**Task details:** Reproduce verbatim the stretch of entries from the line containing "What sequence results from sorting" through the line containing "71.7 meters", both lines included, and omit the pictures.

**Data provided:**
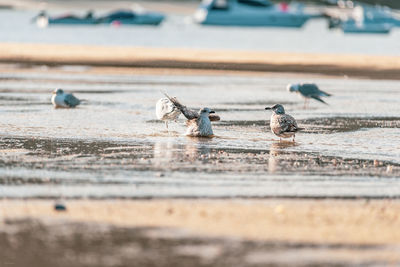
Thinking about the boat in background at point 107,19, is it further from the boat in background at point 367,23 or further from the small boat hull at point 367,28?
the small boat hull at point 367,28

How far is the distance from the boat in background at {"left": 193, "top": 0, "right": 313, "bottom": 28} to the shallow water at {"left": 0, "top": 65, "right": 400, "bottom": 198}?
267 ft

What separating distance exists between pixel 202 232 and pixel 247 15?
97860mm

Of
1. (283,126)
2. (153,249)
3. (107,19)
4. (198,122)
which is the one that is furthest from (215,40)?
(153,249)

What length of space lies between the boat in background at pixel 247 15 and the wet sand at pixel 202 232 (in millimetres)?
95744

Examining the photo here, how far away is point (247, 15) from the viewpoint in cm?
10525

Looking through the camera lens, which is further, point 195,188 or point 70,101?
point 70,101

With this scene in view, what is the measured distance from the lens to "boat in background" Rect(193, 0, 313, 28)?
105 metres

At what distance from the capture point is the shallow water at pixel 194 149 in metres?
10.7

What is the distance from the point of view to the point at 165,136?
15.2 m

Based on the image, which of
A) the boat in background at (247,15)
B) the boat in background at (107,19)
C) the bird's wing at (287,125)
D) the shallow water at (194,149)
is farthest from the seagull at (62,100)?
the boat in background at (247,15)

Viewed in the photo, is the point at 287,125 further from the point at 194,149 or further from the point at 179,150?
the point at 179,150

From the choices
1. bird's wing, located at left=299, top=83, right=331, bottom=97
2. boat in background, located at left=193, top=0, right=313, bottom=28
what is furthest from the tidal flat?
boat in background, located at left=193, top=0, right=313, bottom=28

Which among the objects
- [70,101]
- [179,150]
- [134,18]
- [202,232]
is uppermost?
[134,18]

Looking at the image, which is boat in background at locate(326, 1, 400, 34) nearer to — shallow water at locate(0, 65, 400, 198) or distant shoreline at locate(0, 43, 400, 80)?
distant shoreline at locate(0, 43, 400, 80)
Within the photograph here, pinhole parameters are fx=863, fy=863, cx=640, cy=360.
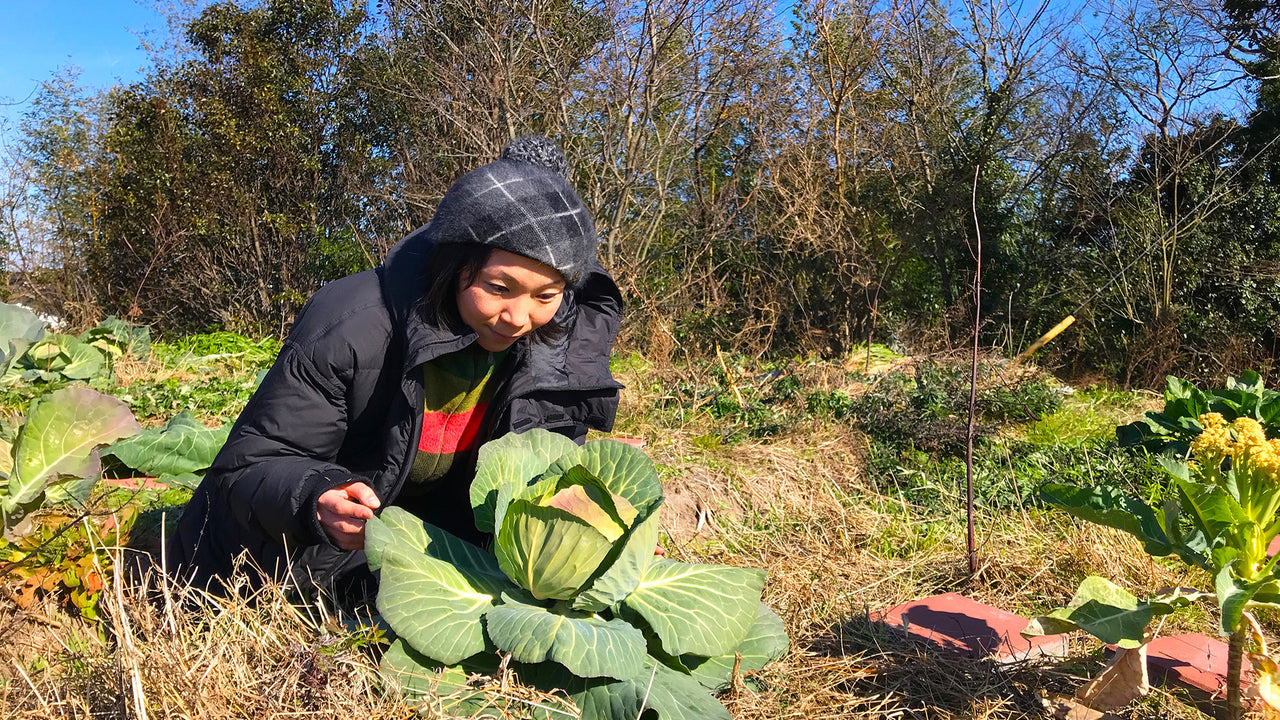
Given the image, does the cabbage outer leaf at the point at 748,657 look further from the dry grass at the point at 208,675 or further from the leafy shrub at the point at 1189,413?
the leafy shrub at the point at 1189,413

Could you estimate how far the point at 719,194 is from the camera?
32.1 ft

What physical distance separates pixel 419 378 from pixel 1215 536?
1651mm

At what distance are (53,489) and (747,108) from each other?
25.8 feet

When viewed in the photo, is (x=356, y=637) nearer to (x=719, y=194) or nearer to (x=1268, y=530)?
(x=1268, y=530)

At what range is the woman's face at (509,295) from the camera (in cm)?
185

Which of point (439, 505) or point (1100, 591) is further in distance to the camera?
point (439, 505)

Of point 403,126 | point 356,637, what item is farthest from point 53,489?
point 403,126

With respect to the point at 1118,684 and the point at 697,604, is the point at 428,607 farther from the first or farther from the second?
the point at 1118,684

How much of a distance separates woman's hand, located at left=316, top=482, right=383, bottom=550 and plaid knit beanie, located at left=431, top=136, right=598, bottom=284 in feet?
1.87

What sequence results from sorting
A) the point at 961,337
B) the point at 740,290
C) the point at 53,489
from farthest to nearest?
the point at 740,290
the point at 961,337
the point at 53,489

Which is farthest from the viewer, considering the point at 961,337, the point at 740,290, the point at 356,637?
the point at 740,290

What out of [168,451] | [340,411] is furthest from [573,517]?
[168,451]

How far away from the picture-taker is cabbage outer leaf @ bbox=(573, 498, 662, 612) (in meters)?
1.62

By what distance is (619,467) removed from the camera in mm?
1788
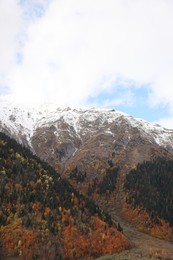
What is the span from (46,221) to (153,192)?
50340 mm

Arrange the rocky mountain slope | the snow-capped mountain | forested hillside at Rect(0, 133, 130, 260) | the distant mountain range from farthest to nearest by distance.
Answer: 1. the snow-capped mountain
2. the rocky mountain slope
3. the distant mountain range
4. forested hillside at Rect(0, 133, 130, 260)

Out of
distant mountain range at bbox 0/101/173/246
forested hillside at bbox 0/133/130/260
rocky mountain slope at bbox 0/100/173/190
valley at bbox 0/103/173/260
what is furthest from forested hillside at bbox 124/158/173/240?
forested hillside at bbox 0/133/130/260

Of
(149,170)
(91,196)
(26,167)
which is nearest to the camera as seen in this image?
(26,167)

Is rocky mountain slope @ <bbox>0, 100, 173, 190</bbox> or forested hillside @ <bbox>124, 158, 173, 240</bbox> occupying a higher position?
rocky mountain slope @ <bbox>0, 100, 173, 190</bbox>

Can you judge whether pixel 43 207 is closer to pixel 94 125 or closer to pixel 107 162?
pixel 107 162

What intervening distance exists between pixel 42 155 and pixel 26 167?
71.7 meters

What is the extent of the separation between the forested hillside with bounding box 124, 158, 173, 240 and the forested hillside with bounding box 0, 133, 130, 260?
839 inches

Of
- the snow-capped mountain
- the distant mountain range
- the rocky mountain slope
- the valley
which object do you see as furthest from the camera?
the snow-capped mountain

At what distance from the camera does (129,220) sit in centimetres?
9231

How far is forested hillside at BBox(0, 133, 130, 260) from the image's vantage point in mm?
54638

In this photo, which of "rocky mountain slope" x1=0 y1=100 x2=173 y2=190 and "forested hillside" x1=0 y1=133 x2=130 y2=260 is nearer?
"forested hillside" x1=0 y1=133 x2=130 y2=260

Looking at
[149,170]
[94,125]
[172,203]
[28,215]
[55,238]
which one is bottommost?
[55,238]

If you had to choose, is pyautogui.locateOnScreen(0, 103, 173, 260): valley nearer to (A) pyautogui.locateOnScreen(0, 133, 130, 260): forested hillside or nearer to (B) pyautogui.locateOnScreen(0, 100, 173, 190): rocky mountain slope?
(B) pyautogui.locateOnScreen(0, 100, 173, 190): rocky mountain slope

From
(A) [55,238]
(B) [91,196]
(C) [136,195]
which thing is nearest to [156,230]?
(C) [136,195]
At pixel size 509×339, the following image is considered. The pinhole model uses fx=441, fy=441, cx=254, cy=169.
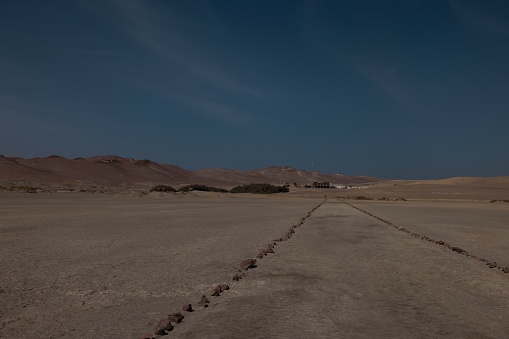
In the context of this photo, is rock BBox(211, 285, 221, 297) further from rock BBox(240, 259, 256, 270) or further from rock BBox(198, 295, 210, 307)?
rock BBox(240, 259, 256, 270)

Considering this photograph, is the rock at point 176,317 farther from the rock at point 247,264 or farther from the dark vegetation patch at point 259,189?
the dark vegetation patch at point 259,189

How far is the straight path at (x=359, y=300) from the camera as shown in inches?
185

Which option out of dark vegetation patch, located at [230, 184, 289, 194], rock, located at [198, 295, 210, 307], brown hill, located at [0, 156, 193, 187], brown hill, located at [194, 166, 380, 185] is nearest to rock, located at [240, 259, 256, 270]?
rock, located at [198, 295, 210, 307]

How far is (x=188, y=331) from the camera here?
4.59 meters

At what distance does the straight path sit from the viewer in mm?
4703

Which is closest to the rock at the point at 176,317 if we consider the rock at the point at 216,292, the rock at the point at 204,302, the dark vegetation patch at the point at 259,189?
the rock at the point at 204,302

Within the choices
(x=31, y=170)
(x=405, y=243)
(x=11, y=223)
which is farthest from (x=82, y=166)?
(x=405, y=243)

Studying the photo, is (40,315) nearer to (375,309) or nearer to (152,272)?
(152,272)

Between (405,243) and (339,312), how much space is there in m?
7.55

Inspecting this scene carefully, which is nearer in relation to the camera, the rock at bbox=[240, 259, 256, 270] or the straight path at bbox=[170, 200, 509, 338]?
the straight path at bbox=[170, 200, 509, 338]

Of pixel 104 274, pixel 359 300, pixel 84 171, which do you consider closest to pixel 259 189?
pixel 84 171

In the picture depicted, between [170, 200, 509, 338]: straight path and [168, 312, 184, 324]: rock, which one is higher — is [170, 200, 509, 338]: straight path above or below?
above

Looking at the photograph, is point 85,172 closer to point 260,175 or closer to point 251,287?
point 260,175

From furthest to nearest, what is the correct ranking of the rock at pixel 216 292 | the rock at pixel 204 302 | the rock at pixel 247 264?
the rock at pixel 247 264 < the rock at pixel 216 292 < the rock at pixel 204 302
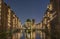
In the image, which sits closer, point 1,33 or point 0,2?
point 1,33

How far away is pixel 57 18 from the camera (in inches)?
1193

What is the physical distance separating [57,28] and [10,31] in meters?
6.33

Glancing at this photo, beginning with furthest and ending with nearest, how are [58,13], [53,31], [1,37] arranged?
[53,31] < [58,13] < [1,37]

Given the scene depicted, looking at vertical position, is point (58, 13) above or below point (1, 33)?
above

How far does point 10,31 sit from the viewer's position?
100 feet

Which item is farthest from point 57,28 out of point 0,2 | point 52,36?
point 0,2

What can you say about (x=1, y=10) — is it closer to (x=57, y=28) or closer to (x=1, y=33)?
(x=1, y=33)

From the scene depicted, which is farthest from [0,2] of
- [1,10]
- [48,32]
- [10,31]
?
[48,32]

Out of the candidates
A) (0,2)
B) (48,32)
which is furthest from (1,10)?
(48,32)

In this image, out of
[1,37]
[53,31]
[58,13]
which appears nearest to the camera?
[1,37]

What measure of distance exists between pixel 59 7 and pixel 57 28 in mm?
2830

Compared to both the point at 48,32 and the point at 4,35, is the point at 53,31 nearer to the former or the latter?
the point at 48,32

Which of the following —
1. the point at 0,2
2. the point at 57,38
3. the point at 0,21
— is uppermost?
the point at 0,2

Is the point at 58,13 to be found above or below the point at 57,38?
above
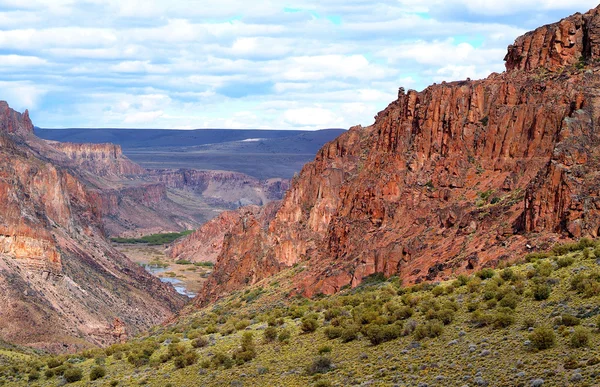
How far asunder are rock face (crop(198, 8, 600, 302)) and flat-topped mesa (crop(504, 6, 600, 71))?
8 cm

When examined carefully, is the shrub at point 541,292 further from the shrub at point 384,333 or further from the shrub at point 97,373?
the shrub at point 97,373

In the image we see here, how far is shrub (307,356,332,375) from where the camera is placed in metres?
38.3

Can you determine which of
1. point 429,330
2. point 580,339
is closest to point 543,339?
point 580,339

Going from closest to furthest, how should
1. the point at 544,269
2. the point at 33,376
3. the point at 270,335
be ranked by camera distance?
the point at 544,269 < the point at 270,335 < the point at 33,376

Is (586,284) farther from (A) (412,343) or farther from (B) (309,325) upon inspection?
(B) (309,325)

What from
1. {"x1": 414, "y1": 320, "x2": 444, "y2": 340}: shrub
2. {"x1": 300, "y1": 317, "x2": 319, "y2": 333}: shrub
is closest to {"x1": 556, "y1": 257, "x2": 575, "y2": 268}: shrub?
{"x1": 414, "y1": 320, "x2": 444, "y2": 340}: shrub

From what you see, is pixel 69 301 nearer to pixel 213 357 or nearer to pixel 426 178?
pixel 426 178

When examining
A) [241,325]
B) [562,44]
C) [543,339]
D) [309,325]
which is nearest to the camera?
[543,339]

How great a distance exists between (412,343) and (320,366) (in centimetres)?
372

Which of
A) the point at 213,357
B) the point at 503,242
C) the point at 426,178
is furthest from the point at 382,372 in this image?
the point at 426,178

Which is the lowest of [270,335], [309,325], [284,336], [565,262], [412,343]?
[270,335]

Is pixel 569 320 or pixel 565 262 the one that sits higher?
pixel 565 262

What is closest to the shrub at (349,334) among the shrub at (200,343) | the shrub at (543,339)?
the shrub at (543,339)

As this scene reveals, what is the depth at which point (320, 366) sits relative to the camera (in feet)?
127
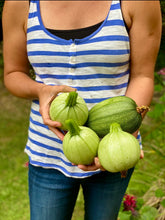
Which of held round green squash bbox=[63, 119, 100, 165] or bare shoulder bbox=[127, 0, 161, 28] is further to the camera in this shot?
bare shoulder bbox=[127, 0, 161, 28]

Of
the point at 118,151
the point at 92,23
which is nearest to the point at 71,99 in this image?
the point at 118,151

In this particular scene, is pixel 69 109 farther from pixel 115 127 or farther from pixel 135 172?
pixel 135 172

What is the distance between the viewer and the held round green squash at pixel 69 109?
3.68 ft

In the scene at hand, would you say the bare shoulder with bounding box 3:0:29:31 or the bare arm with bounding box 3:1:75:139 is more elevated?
the bare shoulder with bounding box 3:0:29:31

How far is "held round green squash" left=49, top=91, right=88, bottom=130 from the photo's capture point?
3.68 ft

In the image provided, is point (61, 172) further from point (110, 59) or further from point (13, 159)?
point (13, 159)

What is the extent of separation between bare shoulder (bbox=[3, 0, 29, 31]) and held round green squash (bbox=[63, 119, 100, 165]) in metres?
0.65

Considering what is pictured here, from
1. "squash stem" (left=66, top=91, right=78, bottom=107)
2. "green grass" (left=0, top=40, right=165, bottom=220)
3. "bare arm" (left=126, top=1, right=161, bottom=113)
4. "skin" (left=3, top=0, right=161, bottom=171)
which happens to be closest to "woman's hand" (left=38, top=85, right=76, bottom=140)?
"skin" (left=3, top=0, right=161, bottom=171)

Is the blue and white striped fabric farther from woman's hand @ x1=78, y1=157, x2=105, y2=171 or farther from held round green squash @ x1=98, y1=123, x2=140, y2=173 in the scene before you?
held round green squash @ x1=98, y1=123, x2=140, y2=173

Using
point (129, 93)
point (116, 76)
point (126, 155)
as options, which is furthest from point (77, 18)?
point (126, 155)

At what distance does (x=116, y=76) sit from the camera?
54.7 inches

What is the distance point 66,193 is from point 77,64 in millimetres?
630

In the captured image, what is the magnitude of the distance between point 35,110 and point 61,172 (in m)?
0.33

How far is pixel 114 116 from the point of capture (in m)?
1.16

**Answer:**
What sequence results from sorting
A) the point at 961,337
B) the point at 740,290
C) the point at 53,489
from farthest to nearest?
the point at 740,290
the point at 961,337
the point at 53,489

Which is farthest from the viewer, considering the point at 961,337, the point at 740,290, the point at 356,637?
the point at 740,290

What out of [168,451] | [340,411] is furthest from [573,517]?
[168,451]

How far away from the picture-taker is cabbage outer leaf @ bbox=(573, 498, 662, 612) (in meters)?
1.62

By what distance is (619,467) removed from the camera in mm?
1788
What is the span from (46,221) to (153,192)?
50340 mm

Arrange the rocky mountain slope | the snow-capped mountain | forested hillside at Rect(0, 133, 130, 260) | the distant mountain range from farthest to nearest by distance.
Answer: 1. the snow-capped mountain
2. the rocky mountain slope
3. the distant mountain range
4. forested hillside at Rect(0, 133, 130, 260)

Out of
distant mountain range at bbox 0/101/173/246
forested hillside at bbox 0/133/130/260
rocky mountain slope at bbox 0/100/173/190
valley at bbox 0/103/173/260
what is furthest from forested hillside at bbox 124/158/173/240?
forested hillside at bbox 0/133/130/260

Of
(149,170)
(91,196)
(26,167)
which is nearest to the camera as seen in this image?
(26,167)

Is rocky mountain slope @ <bbox>0, 100, 173, 190</bbox> or forested hillside @ <bbox>124, 158, 173, 240</bbox> occupying a higher position?
rocky mountain slope @ <bbox>0, 100, 173, 190</bbox>

Can you judge whether pixel 43 207 is closer to pixel 94 125 or closer to pixel 107 162?
pixel 107 162

What intervening distance exists between pixel 42 155 and pixel 26 167?
71.7 meters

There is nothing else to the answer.